Let $\{\varphi_k\}_{k=1}^\infty$ be an orthogonal system, and $\{\alpha_k(f)\}$ the Fourier coefficients for a function $f\in L^2([a,b])$. Then the Parseval's identity is given by the formula \begin{equation} |f|_2^2 = \sum_{k=1}^\infty \alpha_k(f)^2|\varphi_k|_2^2, \end{equation} where $|f|_2 = \left(\int_a^bf^2\right)^{1/2}$.
I'm computing the complex Fourier series of $f:[-\pi,\pi]\to\Bbb R$, $f(x) = e^x$, and if nothing is wrong the series goes as follows: \begin{equation} f(x)\sim\sum_{k=-\infty}^\infty\frac{(-1)^{k}\sinh(\pi) i}{(i-k)\pi}e^{ikx}. \end{equation} I also computed it in the same restriction with the real trigonometric coefficients, and if I haven't messed up anywhere, this is what I got: \begin{equation} f(x)\sim\frac{\sinh(\pi)}{\pi}+\sum_{k=1}^\infty\left(\frac{2(-1)^k \sinh(\pi)}{(1+k^2)\pi}\cos(kx)-\frac{2(-1)^k k \sinh(\pi)}{(1+k^2)\pi}\sin(kx)\right). \end{equation} I'm trying to see what I can get from the Parseval's identity, but none of the series seem to give me any equality: \begin{equation} \int_{-\pi}^\pi e^{2x}\;dx = \sinh(2\pi),\;\;\int_{-\pi}^\pi e^{2kix}\;dx = 0,\;\;\int_{-\pi}^\pi\;dx = 2\pi,\;\;c_0(f)^2 = \frac{\sinh^2(\pi)}{\pi^2} \end{equation} \begin{equation} \sinh(2\pi) = 2\frac{\sinh^2(\pi)}{\pi}, \end{equation} but these two are not equal. Something similar happens with the other series (I took this one directly from Mathematica, it was too long to write): \begin{equation} \sinh(2\pi) = \sin\frac{\sinh^2 (\pi )}{\pi^2 }+\frac{2 \sinh ^2(\pi ) (\pi \coth (\pi )-1)}{\pi }, \end{equation} which again, the equality doesn't hold.

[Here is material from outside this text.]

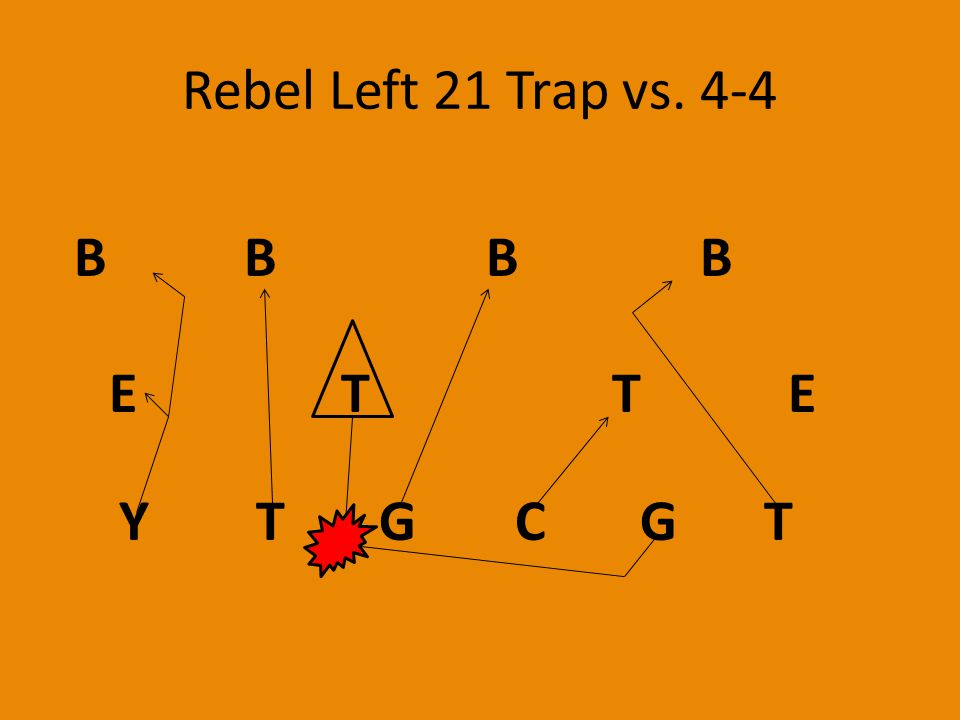 Rebel Left 21 Trap vs. 4-4 Y T G C G T E T T E B B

Did I commit a mistake while writing Parseval's identity with the correspondent variables? Or perhaps the restriction of $e^x$ in the interval $[-\pi,\pi]$ doesn't hold the Parseval's identity (I think it should, since $f\in L^2([-\pi,\pi])$ and the orthogonal systems are complete). Could anyone please help?